[START Dataset entries]

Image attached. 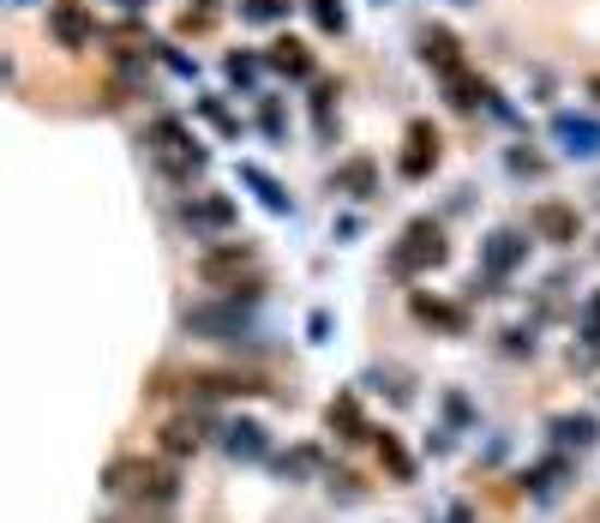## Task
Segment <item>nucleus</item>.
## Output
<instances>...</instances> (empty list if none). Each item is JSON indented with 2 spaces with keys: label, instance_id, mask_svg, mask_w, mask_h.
<instances>
[{
  "label": "nucleus",
  "instance_id": "f257e3e1",
  "mask_svg": "<svg viewBox=\"0 0 600 523\" xmlns=\"http://www.w3.org/2000/svg\"><path fill=\"white\" fill-rule=\"evenodd\" d=\"M103 487L115 499H132V506H168V499L180 494L175 469H163V463H151V457H115L103 469Z\"/></svg>",
  "mask_w": 600,
  "mask_h": 523
},
{
  "label": "nucleus",
  "instance_id": "f03ea898",
  "mask_svg": "<svg viewBox=\"0 0 600 523\" xmlns=\"http://www.w3.org/2000/svg\"><path fill=\"white\" fill-rule=\"evenodd\" d=\"M144 145H151L156 169H163L168 181H187V175H199V169H204V151H199V139H192V133H187V121H175V115L151 121Z\"/></svg>",
  "mask_w": 600,
  "mask_h": 523
},
{
  "label": "nucleus",
  "instance_id": "7ed1b4c3",
  "mask_svg": "<svg viewBox=\"0 0 600 523\" xmlns=\"http://www.w3.org/2000/svg\"><path fill=\"white\" fill-rule=\"evenodd\" d=\"M444 259H451V241H444V229L432 217H415L403 229V241L391 247V271H396V277H427V271H439Z\"/></svg>",
  "mask_w": 600,
  "mask_h": 523
},
{
  "label": "nucleus",
  "instance_id": "20e7f679",
  "mask_svg": "<svg viewBox=\"0 0 600 523\" xmlns=\"http://www.w3.org/2000/svg\"><path fill=\"white\" fill-rule=\"evenodd\" d=\"M396 169H403V181H427V175L439 169V127H432V121H408Z\"/></svg>",
  "mask_w": 600,
  "mask_h": 523
},
{
  "label": "nucleus",
  "instance_id": "39448f33",
  "mask_svg": "<svg viewBox=\"0 0 600 523\" xmlns=\"http://www.w3.org/2000/svg\"><path fill=\"white\" fill-rule=\"evenodd\" d=\"M528 259V235H516V229H492L487 241H480V277L487 283H504L516 265Z\"/></svg>",
  "mask_w": 600,
  "mask_h": 523
},
{
  "label": "nucleus",
  "instance_id": "423d86ee",
  "mask_svg": "<svg viewBox=\"0 0 600 523\" xmlns=\"http://www.w3.org/2000/svg\"><path fill=\"white\" fill-rule=\"evenodd\" d=\"M48 31H55L60 49H91L96 43V19H91L84 0H55V7H48Z\"/></svg>",
  "mask_w": 600,
  "mask_h": 523
},
{
  "label": "nucleus",
  "instance_id": "0eeeda50",
  "mask_svg": "<svg viewBox=\"0 0 600 523\" xmlns=\"http://www.w3.org/2000/svg\"><path fill=\"white\" fill-rule=\"evenodd\" d=\"M247 265H252L247 241H223V247H211V253H199V277L211 283V289H240V271Z\"/></svg>",
  "mask_w": 600,
  "mask_h": 523
},
{
  "label": "nucleus",
  "instance_id": "6e6552de",
  "mask_svg": "<svg viewBox=\"0 0 600 523\" xmlns=\"http://www.w3.org/2000/svg\"><path fill=\"white\" fill-rule=\"evenodd\" d=\"M216 439H223V451H228L235 463H264V457H271V433H264L252 415H235V421H223V427H216Z\"/></svg>",
  "mask_w": 600,
  "mask_h": 523
},
{
  "label": "nucleus",
  "instance_id": "1a4fd4ad",
  "mask_svg": "<svg viewBox=\"0 0 600 523\" xmlns=\"http://www.w3.org/2000/svg\"><path fill=\"white\" fill-rule=\"evenodd\" d=\"M528 229H535V241H552V247H571L576 235H583V217H576L571 205H559V199H540L535 211H528Z\"/></svg>",
  "mask_w": 600,
  "mask_h": 523
},
{
  "label": "nucleus",
  "instance_id": "9d476101",
  "mask_svg": "<svg viewBox=\"0 0 600 523\" xmlns=\"http://www.w3.org/2000/svg\"><path fill=\"white\" fill-rule=\"evenodd\" d=\"M571 475H576L571 451L552 445V457H540V463H528V469H523V494H528V499H559Z\"/></svg>",
  "mask_w": 600,
  "mask_h": 523
},
{
  "label": "nucleus",
  "instance_id": "9b49d317",
  "mask_svg": "<svg viewBox=\"0 0 600 523\" xmlns=\"http://www.w3.org/2000/svg\"><path fill=\"white\" fill-rule=\"evenodd\" d=\"M324 427L336 433V445H360V439L379 433V427H367V415H360V397H355V391H336L331 409H324Z\"/></svg>",
  "mask_w": 600,
  "mask_h": 523
},
{
  "label": "nucleus",
  "instance_id": "f8f14e48",
  "mask_svg": "<svg viewBox=\"0 0 600 523\" xmlns=\"http://www.w3.org/2000/svg\"><path fill=\"white\" fill-rule=\"evenodd\" d=\"M552 139L564 157H600V121L588 115H552Z\"/></svg>",
  "mask_w": 600,
  "mask_h": 523
},
{
  "label": "nucleus",
  "instance_id": "ddd939ff",
  "mask_svg": "<svg viewBox=\"0 0 600 523\" xmlns=\"http://www.w3.org/2000/svg\"><path fill=\"white\" fill-rule=\"evenodd\" d=\"M547 433H552V445H559V451H595V445H600V415H588V409L552 415Z\"/></svg>",
  "mask_w": 600,
  "mask_h": 523
},
{
  "label": "nucleus",
  "instance_id": "4468645a",
  "mask_svg": "<svg viewBox=\"0 0 600 523\" xmlns=\"http://www.w3.org/2000/svg\"><path fill=\"white\" fill-rule=\"evenodd\" d=\"M187 385L192 397H264V385L247 373H187Z\"/></svg>",
  "mask_w": 600,
  "mask_h": 523
},
{
  "label": "nucleus",
  "instance_id": "2eb2a0df",
  "mask_svg": "<svg viewBox=\"0 0 600 523\" xmlns=\"http://www.w3.org/2000/svg\"><path fill=\"white\" fill-rule=\"evenodd\" d=\"M264 67H276L283 79H312V49L300 37H276L271 55H264Z\"/></svg>",
  "mask_w": 600,
  "mask_h": 523
},
{
  "label": "nucleus",
  "instance_id": "dca6fc26",
  "mask_svg": "<svg viewBox=\"0 0 600 523\" xmlns=\"http://www.w3.org/2000/svg\"><path fill=\"white\" fill-rule=\"evenodd\" d=\"M187 223H192L199 235H211V229H235V199H223V193L192 199V205H187Z\"/></svg>",
  "mask_w": 600,
  "mask_h": 523
},
{
  "label": "nucleus",
  "instance_id": "f3484780",
  "mask_svg": "<svg viewBox=\"0 0 600 523\" xmlns=\"http://www.w3.org/2000/svg\"><path fill=\"white\" fill-rule=\"evenodd\" d=\"M420 61H427L432 73H444V79H451L456 67H463V43H456L451 31H427V37H420Z\"/></svg>",
  "mask_w": 600,
  "mask_h": 523
},
{
  "label": "nucleus",
  "instance_id": "a211bd4d",
  "mask_svg": "<svg viewBox=\"0 0 600 523\" xmlns=\"http://www.w3.org/2000/svg\"><path fill=\"white\" fill-rule=\"evenodd\" d=\"M415 319H420V325L451 331V337H463V331H468V313H463V307H451V301H439V295H415Z\"/></svg>",
  "mask_w": 600,
  "mask_h": 523
},
{
  "label": "nucleus",
  "instance_id": "6ab92c4d",
  "mask_svg": "<svg viewBox=\"0 0 600 523\" xmlns=\"http://www.w3.org/2000/svg\"><path fill=\"white\" fill-rule=\"evenodd\" d=\"M199 445H204V421H199V415H175V421L163 427V451H168V457H192Z\"/></svg>",
  "mask_w": 600,
  "mask_h": 523
},
{
  "label": "nucleus",
  "instance_id": "aec40b11",
  "mask_svg": "<svg viewBox=\"0 0 600 523\" xmlns=\"http://www.w3.org/2000/svg\"><path fill=\"white\" fill-rule=\"evenodd\" d=\"M444 91H451V109H480V103L492 97V85L480 73H468V67H456V73L444 79Z\"/></svg>",
  "mask_w": 600,
  "mask_h": 523
},
{
  "label": "nucleus",
  "instance_id": "412c9836",
  "mask_svg": "<svg viewBox=\"0 0 600 523\" xmlns=\"http://www.w3.org/2000/svg\"><path fill=\"white\" fill-rule=\"evenodd\" d=\"M336 193H348V199H372V187H379V169H372L367 157H355V163H343V169H336Z\"/></svg>",
  "mask_w": 600,
  "mask_h": 523
},
{
  "label": "nucleus",
  "instance_id": "4be33fe9",
  "mask_svg": "<svg viewBox=\"0 0 600 523\" xmlns=\"http://www.w3.org/2000/svg\"><path fill=\"white\" fill-rule=\"evenodd\" d=\"M372 445H379V463L391 469V482H415V457L403 451V439L384 427V433H372Z\"/></svg>",
  "mask_w": 600,
  "mask_h": 523
},
{
  "label": "nucleus",
  "instance_id": "5701e85b",
  "mask_svg": "<svg viewBox=\"0 0 600 523\" xmlns=\"http://www.w3.org/2000/svg\"><path fill=\"white\" fill-rule=\"evenodd\" d=\"M240 181H247V187H252V193H259V199H264V211H276V217H283V211H288V193H283V187H276V181H271V175H264V169H259V163H240Z\"/></svg>",
  "mask_w": 600,
  "mask_h": 523
},
{
  "label": "nucleus",
  "instance_id": "b1692460",
  "mask_svg": "<svg viewBox=\"0 0 600 523\" xmlns=\"http://www.w3.org/2000/svg\"><path fill=\"white\" fill-rule=\"evenodd\" d=\"M319 463H324L319 445H295V451H283V457H276V475H283V482H300V475H312Z\"/></svg>",
  "mask_w": 600,
  "mask_h": 523
},
{
  "label": "nucleus",
  "instance_id": "393cba45",
  "mask_svg": "<svg viewBox=\"0 0 600 523\" xmlns=\"http://www.w3.org/2000/svg\"><path fill=\"white\" fill-rule=\"evenodd\" d=\"M307 13H312V25H319L324 37H343V31H348V13H343V0H307Z\"/></svg>",
  "mask_w": 600,
  "mask_h": 523
},
{
  "label": "nucleus",
  "instance_id": "a878e982",
  "mask_svg": "<svg viewBox=\"0 0 600 523\" xmlns=\"http://www.w3.org/2000/svg\"><path fill=\"white\" fill-rule=\"evenodd\" d=\"M240 19H252V25H276V19H288V0H240Z\"/></svg>",
  "mask_w": 600,
  "mask_h": 523
},
{
  "label": "nucleus",
  "instance_id": "bb28decb",
  "mask_svg": "<svg viewBox=\"0 0 600 523\" xmlns=\"http://www.w3.org/2000/svg\"><path fill=\"white\" fill-rule=\"evenodd\" d=\"M576 319H583V337H588V343H595V349H600V289H595V295H588V301H583V313H576Z\"/></svg>",
  "mask_w": 600,
  "mask_h": 523
},
{
  "label": "nucleus",
  "instance_id": "cd10ccee",
  "mask_svg": "<svg viewBox=\"0 0 600 523\" xmlns=\"http://www.w3.org/2000/svg\"><path fill=\"white\" fill-rule=\"evenodd\" d=\"M444 415H451L456 427H468V421H475V409H468V397H463V391H444Z\"/></svg>",
  "mask_w": 600,
  "mask_h": 523
},
{
  "label": "nucleus",
  "instance_id": "c85d7f7f",
  "mask_svg": "<svg viewBox=\"0 0 600 523\" xmlns=\"http://www.w3.org/2000/svg\"><path fill=\"white\" fill-rule=\"evenodd\" d=\"M252 73H259V61H252V55H228V79H235V85H247Z\"/></svg>",
  "mask_w": 600,
  "mask_h": 523
},
{
  "label": "nucleus",
  "instance_id": "c756f323",
  "mask_svg": "<svg viewBox=\"0 0 600 523\" xmlns=\"http://www.w3.org/2000/svg\"><path fill=\"white\" fill-rule=\"evenodd\" d=\"M504 349H511V355H535V337H528V331H504Z\"/></svg>",
  "mask_w": 600,
  "mask_h": 523
},
{
  "label": "nucleus",
  "instance_id": "7c9ffc66",
  "mask_svg": "<svg viewBox=\"0 0 600 523\" xmlns=\"http://www.w3.org/2000/svg\"><path fill=\"white\" fill-rule=\"evenodd\" d=\"M331 494H343V499H360L355 475H348V469H336V475H331Z\"/></svg>",
  "mask_w": 600,
  "mask_h": 523
},
{
  "label": "nucleus",
  "instance_id": "2f4dec72",
  "mask_svg": "<svg viewBox=\"0 0 600 523\" xmlns=\"http://www.w3.org/2000/svg\"><path fill=\"white\" fill-rule=\"evenodd\" d=\"M439 523H475V511H468V506H463V499H456V506H451V511H444V518H439Z\"/></svg>",
  "mask_w": 600,
  "mask_h": 523
},
{
  "label": "nucleus",
  "instance_id": "473e14b6",
  "mask_svg": "<svg viewBox=\"0 0 600 523\" xmlns=\"http://www.w3.org/2000/svg\"><path fill=\"white\" fill-rule=\"evenodd\" d=\"M588 91H595V97H600V79H595V85H588Z\"/></svg>",
  "mask_w": 600,
  "mask_h": 523
},
{
  "label": "nucleus",
  "instance_id": "72a5a7b5",
  "mask_svg": "<svg viewBox=\"0 0 600 523\" xmlns=\"http://www.w3.org/2000/svg\"><path fill=\"white\" fill-rule=\"evenodd\" d=\"M120 7H139V0H120Z\"/></svg>",
  "mask_w": 600,
  "mask_h": 523
},
{
  "label": "nucleus",
  "instance_id": "f704fd0d",
  "mask_svg": "<svg viewBox=\"0 0 600 523\" xmlns=\"http://www.w3.org/2000/svg\"><path fill=\"white\" fill-rule=\"evenodd\" d=\"M144 523H163V518H144Z\"/></svg>",
  "mask_w": 600,
  "mask_h": 523
},
{
  "label": "nucleus",
  "instance_id": "c9c22d12",
  "mask_svg": "<svg viewBox=\"0 0 600 523\" xmlns=\"http://www.w3.org/2000/svg\"><path fill=\"white\" fill-rule=\"evenodd\" d=\"M19 7H24V0H19Z\"/></svg>",
  "mask_w": 600,
  "mask_h": 523
},
{
  "label": "nucleus",
  "instance_id": "e433bc0d",
  "mask_svg": "<svg viewBox=\"0 0 600 523\" xmlns=\"http://www.w3.org/2000/svg\"><path fill=\"white\" fill-rule=\"evenodd\" d=\"M463 7H468V0H463Z\"/></svg>",
  "mask_w": 600,
  "mask_h": 523
}]
</instances>
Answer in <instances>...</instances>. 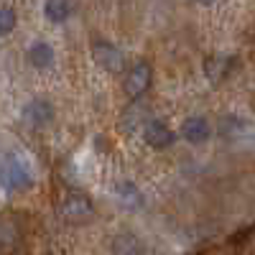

[END Dataset entries]

Exercise directions> From the rows above, copy out every line that contains the string "item".

Answer to the exercise>
Segment <item>nucleus</item>.
<instances>...</instances> (empty list if none). Each item is JSON indented with 2 spaces with keys: label, instance_id, mask_svg, mask_w, mask_h.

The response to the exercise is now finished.